Fragmento del texto:
«[…] A la larga como un buen gladiador, las cicatrices son el fruto de nuestra victoria real y moral a la vida; de nuestro desafío a la naturaleza; del triunfo de la ciencia sobre la enfermedad; de la fuerza infinita del ser humano; y sobre todo, de la fortuna de seguir vivos con problemas que en muchos casos, hace no mucho en el tiempo, hubieran significado morir. Por todo, hay que dar gracias a Dios. […]»
Todos los días al mirarnos al espejo, vemos nuestras cicatrices, no las podemos esconder. Unas nos gustan más, otras menos; las primeras pueden traer recuerdos gratos, las segundas más amargos; aquellas suelen ser físicas, estas del alma; ¿Quién no tiene cicatrices de la vida? ¿Quién no tiene su propia guerra en la vida?
Todos tenemos nuestras batallas, unas las ganamos, otras salimos vencidos; unas son opcionales, otras vienen impuestas; unas sabemos que las podemos perder y otras es casi seguro que nos llevamos la victoria. Pero tienen una lucha justa. La diferencia, es que los enfermos crónicos, tenemos una guerra muy especial y desigual. Una guerra que sabemos que nunca vamos a ganar y que no tenemos opción de no lucharla. Podemos ganar mil batallas, pero como mucho empataremos, nunca podremos -mientras la ciencia no avance- ganar nuestra batalla.

Tareas pendientes:
• A. Transcribe sin cambios la parte del texto sobre las cicatrices que comienza con las palabras que contienen «Todos tenemos nuestras» y acaba con «ganar nuestra batalla.».
• B. Prolonga el texto sobre las cicatrices y la enfermedad crónica a partir de su última oración.

Datos proporcionados:
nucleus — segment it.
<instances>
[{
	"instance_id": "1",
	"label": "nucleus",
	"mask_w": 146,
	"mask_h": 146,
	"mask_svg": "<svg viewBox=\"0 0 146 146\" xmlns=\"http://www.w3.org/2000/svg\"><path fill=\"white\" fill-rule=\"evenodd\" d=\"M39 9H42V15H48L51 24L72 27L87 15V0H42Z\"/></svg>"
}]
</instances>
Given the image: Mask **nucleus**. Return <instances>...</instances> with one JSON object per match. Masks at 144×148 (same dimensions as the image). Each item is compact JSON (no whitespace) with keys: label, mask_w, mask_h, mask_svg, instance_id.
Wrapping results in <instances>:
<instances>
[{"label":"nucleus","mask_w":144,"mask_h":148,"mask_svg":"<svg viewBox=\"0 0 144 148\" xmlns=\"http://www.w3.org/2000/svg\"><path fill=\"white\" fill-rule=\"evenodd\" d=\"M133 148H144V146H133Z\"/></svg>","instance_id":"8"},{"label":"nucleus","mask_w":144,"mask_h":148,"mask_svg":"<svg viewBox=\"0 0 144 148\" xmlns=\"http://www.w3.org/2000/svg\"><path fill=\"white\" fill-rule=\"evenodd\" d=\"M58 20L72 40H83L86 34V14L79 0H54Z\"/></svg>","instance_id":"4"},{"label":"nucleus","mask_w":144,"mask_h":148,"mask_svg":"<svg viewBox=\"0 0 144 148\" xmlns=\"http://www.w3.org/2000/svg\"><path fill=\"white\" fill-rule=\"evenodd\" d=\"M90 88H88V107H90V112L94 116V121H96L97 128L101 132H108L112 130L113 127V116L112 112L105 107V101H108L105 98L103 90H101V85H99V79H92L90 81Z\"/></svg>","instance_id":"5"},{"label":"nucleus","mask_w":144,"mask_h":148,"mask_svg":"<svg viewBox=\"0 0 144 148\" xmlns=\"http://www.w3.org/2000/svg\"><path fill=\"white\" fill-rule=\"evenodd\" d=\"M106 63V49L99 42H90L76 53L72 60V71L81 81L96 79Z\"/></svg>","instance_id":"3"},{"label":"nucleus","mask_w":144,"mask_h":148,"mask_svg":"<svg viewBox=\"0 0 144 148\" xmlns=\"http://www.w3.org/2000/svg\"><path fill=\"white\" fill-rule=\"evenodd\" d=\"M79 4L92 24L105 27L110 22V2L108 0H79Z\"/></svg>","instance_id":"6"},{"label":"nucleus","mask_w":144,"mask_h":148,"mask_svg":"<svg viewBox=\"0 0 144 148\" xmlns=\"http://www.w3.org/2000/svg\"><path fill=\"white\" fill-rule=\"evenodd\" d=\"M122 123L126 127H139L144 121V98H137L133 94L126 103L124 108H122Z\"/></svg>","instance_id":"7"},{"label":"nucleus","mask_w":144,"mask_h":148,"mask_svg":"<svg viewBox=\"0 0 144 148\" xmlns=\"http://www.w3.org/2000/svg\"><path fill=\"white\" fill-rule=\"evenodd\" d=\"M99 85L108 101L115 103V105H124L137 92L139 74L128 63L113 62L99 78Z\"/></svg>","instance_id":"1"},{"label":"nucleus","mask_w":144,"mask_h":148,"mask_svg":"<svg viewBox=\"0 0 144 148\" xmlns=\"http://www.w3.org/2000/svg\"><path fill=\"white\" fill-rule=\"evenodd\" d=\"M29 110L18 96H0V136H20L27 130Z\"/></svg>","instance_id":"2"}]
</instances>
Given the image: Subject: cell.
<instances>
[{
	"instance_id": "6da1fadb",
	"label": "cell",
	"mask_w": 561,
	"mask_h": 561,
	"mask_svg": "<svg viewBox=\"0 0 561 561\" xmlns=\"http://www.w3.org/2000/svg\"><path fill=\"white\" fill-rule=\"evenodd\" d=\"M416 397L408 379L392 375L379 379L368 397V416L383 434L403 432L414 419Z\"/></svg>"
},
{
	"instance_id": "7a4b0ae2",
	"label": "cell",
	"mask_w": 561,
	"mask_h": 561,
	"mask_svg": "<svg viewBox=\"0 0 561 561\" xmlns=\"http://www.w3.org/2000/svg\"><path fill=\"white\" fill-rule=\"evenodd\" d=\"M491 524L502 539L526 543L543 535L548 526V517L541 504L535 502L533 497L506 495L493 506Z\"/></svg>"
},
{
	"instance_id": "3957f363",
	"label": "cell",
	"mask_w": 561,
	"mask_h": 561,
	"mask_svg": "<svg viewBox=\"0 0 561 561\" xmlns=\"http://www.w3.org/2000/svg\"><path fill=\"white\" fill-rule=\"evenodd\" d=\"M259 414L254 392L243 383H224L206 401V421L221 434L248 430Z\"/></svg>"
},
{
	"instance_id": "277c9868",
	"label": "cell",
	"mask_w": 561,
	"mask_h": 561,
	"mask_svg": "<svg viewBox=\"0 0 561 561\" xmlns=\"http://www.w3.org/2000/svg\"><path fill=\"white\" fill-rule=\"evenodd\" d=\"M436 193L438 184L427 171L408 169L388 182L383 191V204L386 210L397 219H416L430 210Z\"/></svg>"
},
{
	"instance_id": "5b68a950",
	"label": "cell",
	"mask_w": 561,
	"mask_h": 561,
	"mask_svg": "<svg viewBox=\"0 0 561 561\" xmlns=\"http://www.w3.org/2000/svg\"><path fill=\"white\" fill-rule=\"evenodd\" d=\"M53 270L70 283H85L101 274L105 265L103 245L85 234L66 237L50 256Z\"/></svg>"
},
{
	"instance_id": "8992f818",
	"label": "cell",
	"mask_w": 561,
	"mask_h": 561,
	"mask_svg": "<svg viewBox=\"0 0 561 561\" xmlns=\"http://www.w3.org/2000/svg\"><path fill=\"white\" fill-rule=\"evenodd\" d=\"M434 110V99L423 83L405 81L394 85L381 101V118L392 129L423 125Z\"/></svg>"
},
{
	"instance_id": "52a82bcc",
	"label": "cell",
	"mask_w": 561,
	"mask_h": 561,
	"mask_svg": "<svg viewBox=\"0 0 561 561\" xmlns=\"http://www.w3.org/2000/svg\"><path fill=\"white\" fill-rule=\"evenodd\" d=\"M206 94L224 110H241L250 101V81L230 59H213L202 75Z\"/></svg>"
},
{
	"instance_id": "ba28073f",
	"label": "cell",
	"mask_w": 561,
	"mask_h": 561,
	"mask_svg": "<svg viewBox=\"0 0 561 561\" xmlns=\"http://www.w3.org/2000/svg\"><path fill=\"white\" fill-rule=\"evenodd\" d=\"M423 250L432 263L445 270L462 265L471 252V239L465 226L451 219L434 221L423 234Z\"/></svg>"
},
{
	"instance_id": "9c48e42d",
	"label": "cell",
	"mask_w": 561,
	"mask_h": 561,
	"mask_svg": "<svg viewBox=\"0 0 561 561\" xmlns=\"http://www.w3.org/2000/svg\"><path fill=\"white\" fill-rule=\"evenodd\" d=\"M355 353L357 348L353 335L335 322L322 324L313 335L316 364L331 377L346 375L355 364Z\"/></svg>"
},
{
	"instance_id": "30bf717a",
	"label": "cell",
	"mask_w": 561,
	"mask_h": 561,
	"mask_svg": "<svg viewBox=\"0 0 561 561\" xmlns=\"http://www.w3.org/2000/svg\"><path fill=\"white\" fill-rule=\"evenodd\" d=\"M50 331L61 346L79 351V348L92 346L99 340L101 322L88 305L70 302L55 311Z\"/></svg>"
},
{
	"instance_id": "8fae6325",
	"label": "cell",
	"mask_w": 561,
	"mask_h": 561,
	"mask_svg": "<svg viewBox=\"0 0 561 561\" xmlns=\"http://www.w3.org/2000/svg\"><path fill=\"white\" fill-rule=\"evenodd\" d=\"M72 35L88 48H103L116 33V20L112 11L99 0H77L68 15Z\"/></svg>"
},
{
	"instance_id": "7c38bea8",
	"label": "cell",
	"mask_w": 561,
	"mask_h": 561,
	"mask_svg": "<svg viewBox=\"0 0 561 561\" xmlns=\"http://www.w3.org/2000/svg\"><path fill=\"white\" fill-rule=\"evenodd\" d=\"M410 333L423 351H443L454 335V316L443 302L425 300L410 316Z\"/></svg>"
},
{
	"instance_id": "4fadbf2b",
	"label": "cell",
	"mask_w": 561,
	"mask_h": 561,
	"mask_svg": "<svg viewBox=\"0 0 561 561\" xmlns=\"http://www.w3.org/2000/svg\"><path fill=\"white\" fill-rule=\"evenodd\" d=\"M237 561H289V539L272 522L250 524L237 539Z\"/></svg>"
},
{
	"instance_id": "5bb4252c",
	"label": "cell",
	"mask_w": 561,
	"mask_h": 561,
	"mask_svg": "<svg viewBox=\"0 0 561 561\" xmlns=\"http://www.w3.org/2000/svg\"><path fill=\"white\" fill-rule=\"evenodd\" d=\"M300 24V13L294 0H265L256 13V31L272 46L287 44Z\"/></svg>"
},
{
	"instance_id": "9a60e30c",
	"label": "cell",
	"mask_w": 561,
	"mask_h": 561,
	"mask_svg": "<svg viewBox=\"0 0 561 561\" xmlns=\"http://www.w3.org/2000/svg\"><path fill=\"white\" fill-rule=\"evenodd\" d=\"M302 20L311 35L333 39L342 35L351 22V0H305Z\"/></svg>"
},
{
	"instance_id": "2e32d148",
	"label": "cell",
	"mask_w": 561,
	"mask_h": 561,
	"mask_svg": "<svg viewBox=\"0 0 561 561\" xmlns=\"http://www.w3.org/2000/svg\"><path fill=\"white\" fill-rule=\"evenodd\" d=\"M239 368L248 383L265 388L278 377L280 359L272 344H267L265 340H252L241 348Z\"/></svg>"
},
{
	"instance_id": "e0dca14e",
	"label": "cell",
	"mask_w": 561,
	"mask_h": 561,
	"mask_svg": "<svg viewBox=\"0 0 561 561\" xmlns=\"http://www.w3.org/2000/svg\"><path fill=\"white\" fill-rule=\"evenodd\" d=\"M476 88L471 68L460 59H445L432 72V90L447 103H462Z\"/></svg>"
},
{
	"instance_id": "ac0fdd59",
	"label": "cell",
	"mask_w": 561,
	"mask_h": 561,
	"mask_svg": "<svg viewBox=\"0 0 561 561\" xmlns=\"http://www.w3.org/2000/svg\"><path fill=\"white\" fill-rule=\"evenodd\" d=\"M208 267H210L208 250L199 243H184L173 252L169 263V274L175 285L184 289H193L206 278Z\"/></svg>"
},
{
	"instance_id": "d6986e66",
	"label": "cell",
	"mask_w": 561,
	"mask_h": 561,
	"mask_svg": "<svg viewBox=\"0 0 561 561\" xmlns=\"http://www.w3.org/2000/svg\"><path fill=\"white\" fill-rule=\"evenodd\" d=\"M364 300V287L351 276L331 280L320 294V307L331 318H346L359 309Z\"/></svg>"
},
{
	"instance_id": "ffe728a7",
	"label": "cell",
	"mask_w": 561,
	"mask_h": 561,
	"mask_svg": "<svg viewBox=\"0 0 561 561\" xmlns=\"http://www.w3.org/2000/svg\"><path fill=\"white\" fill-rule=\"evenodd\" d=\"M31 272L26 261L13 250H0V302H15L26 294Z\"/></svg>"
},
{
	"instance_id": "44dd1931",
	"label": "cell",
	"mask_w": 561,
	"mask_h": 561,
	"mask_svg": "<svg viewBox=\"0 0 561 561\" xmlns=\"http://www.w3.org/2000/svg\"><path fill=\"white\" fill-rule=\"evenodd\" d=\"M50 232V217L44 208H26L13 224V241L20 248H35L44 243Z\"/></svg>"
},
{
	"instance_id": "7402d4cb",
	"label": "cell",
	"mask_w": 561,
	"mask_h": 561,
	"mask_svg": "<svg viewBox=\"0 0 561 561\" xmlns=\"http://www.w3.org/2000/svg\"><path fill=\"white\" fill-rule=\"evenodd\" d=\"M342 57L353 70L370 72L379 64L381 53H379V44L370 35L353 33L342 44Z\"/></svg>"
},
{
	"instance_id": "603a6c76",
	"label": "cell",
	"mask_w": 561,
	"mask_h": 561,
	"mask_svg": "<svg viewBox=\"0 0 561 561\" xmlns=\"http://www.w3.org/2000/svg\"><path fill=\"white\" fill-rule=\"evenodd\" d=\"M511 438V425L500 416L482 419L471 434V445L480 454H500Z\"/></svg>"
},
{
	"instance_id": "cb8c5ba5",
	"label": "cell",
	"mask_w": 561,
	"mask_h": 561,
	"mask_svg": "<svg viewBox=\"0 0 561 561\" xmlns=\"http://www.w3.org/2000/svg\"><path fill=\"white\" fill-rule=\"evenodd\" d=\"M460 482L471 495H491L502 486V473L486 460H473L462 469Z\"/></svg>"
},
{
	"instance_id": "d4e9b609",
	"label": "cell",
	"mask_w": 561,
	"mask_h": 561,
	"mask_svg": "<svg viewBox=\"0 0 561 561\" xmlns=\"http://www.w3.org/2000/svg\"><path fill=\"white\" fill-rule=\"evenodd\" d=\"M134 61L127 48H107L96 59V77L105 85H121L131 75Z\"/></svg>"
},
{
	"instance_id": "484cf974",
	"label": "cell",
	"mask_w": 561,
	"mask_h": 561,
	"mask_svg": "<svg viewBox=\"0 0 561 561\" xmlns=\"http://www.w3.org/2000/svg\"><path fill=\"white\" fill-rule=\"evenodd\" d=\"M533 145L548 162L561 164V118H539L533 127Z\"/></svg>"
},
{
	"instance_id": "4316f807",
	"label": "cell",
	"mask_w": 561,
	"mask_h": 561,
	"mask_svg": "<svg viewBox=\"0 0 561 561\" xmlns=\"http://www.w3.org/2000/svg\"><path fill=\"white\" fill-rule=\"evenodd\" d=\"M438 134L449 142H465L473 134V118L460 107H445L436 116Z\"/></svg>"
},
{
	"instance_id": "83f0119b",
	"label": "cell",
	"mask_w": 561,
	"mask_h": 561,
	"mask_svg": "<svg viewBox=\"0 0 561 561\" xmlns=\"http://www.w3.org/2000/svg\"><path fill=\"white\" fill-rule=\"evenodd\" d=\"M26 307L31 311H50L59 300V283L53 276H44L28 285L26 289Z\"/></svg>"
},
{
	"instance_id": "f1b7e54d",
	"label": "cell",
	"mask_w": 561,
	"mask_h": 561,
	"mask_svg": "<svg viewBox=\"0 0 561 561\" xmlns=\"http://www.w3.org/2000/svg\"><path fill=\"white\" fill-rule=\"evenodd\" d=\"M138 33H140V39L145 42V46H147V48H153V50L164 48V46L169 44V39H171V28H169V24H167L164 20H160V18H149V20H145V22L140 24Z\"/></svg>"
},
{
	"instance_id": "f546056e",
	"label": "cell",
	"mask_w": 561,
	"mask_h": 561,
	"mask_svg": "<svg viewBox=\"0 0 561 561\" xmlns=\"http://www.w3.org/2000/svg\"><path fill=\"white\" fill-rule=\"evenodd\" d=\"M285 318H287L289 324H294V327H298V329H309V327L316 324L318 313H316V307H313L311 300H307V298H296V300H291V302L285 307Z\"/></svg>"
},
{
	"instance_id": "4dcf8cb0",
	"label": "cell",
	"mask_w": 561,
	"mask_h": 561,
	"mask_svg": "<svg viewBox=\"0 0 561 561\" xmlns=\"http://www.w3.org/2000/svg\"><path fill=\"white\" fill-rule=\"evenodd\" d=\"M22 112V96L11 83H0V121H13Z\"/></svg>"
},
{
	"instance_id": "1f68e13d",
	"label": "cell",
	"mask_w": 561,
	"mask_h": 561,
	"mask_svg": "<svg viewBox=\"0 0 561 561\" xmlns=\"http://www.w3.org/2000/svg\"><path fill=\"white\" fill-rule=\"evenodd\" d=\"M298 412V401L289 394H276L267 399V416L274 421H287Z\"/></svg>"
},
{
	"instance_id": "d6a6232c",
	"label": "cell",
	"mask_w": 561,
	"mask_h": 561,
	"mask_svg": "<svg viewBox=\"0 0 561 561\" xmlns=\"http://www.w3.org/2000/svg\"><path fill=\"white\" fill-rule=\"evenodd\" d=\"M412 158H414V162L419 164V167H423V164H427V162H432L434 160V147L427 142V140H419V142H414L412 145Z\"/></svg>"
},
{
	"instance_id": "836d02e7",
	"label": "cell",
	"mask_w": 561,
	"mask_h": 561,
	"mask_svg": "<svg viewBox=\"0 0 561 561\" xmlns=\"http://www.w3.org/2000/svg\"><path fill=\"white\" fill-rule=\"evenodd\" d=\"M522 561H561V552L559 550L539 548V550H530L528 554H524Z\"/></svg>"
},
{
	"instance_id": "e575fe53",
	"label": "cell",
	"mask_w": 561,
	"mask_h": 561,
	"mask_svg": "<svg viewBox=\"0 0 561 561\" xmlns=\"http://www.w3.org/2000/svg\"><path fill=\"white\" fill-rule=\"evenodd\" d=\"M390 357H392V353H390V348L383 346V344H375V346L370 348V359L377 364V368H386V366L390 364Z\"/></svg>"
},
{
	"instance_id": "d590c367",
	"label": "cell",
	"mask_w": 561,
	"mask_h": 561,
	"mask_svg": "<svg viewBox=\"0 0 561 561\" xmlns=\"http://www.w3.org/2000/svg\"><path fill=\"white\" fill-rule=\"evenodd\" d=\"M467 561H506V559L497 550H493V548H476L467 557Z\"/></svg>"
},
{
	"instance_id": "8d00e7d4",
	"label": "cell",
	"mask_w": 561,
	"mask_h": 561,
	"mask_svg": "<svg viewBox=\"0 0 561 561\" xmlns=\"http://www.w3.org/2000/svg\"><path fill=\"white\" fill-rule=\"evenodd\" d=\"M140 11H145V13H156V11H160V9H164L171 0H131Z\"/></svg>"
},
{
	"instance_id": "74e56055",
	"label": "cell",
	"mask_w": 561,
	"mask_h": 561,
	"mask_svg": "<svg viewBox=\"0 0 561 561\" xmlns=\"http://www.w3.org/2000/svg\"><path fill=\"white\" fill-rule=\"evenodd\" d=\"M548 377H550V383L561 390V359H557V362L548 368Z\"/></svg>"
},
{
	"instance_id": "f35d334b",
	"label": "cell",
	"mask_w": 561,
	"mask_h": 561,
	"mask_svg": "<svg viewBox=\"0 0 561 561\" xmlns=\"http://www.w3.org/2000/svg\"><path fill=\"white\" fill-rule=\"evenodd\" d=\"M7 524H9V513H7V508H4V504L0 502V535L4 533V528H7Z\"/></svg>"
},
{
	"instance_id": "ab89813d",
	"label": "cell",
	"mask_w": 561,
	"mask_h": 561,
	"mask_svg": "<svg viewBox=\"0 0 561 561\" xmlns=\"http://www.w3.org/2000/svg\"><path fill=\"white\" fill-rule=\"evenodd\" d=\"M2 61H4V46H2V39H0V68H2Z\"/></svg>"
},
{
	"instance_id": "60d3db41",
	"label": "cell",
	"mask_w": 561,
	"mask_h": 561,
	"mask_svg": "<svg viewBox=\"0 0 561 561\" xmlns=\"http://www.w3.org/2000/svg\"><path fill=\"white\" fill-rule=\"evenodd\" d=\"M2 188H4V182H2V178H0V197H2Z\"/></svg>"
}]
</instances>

Respuestas por número:
• A.
Todos tenemos nuestras batallas, unas las ganamos, otras salimos vencidos; unas son opcionales, otras vienen impuestas; unas sabemos que las podemos perder y otras es casi seguro que nos llevamos la victoria. Pero tienen una lucha justa. La diferencia, es que los enfermos crónicos, tenemos una guerra muy especial y desigual. Una guerra que sabemos que nunca vamos a ganar y que no tenemos opción de no lucharla. Podemos ganar mil batallas, pero como mucho empataremos, nunca podremos -mientras la ciencia no avance- ganar nuestra batalla.

• B.
Muchos en sus batallas, al primer topetazo del toro, pueden salir huyendo, cortarse la coleta y mirar los toros desde la barrera. Tienen opciones, pueden elegir. Nosotros, como el gladiador romano, al vencer una batalla, nos sacan otra; al ganar la siguiente, siempre queda una más; así toda la vida, sin pausa, sin tregua, siempre habrá una ulterior batalla.
Como el buen torero, al mirarme al espejo y ver mis cicatrices -de mayor o menor gravedad, llevo veinticuatro operaciones en mi vida- me sirven de motivación. Como recordatorio de que aunque no pueda ganar la batalla a la enfermedad, si puedo mantenerme firme, no dar mi brazo a torcer. No puedo ganar porque mi enfermedad a día de hoy no tiene solución, tiene un parche maravilloso que es un trasplante, pero es temporal, con el tiempo se pierden. Llevo tres en mi vida. Y vuelve la batalla. No empezamos de cero, tenemos otra cicatriz, más experiencia, más valor, más fuerza. Lo normal es que nuestro final, nuestra muerte, en el caso de la enfermedad renal, sea por otra causa. De ahí el no poder ganar, pero si poder empatar. Pero sobre todo, nos podemos llevar la victoria moral, el ánimo, la actitud, las ganas de luchar, y acompañados de los que más queremos marcan el ritmo de la batalla, permanecer alegres.
Sirven de auto motivación al ver las pruebas pasadas, a veces puede cansar ver que la lucha no cesa y no hay ni una pequeña tregua. A la larga como un buen gladiador, las cicatrices son el fruto de nuestra victoria real y moral a la vida; de nuestro desafío a la naturaleza; del triunfo de la ciencia sobre la enfermedad; de la fuerza infinita del ser humano; y sobre todo, de la fortuna de seguir vivos con problemas que en muchos casos, hace no mucho en el tiempo, hubieran significado morir. Por todo, hay que dar gracias a Dios.
Como digo siempre, ¡soy un tipo con suerte!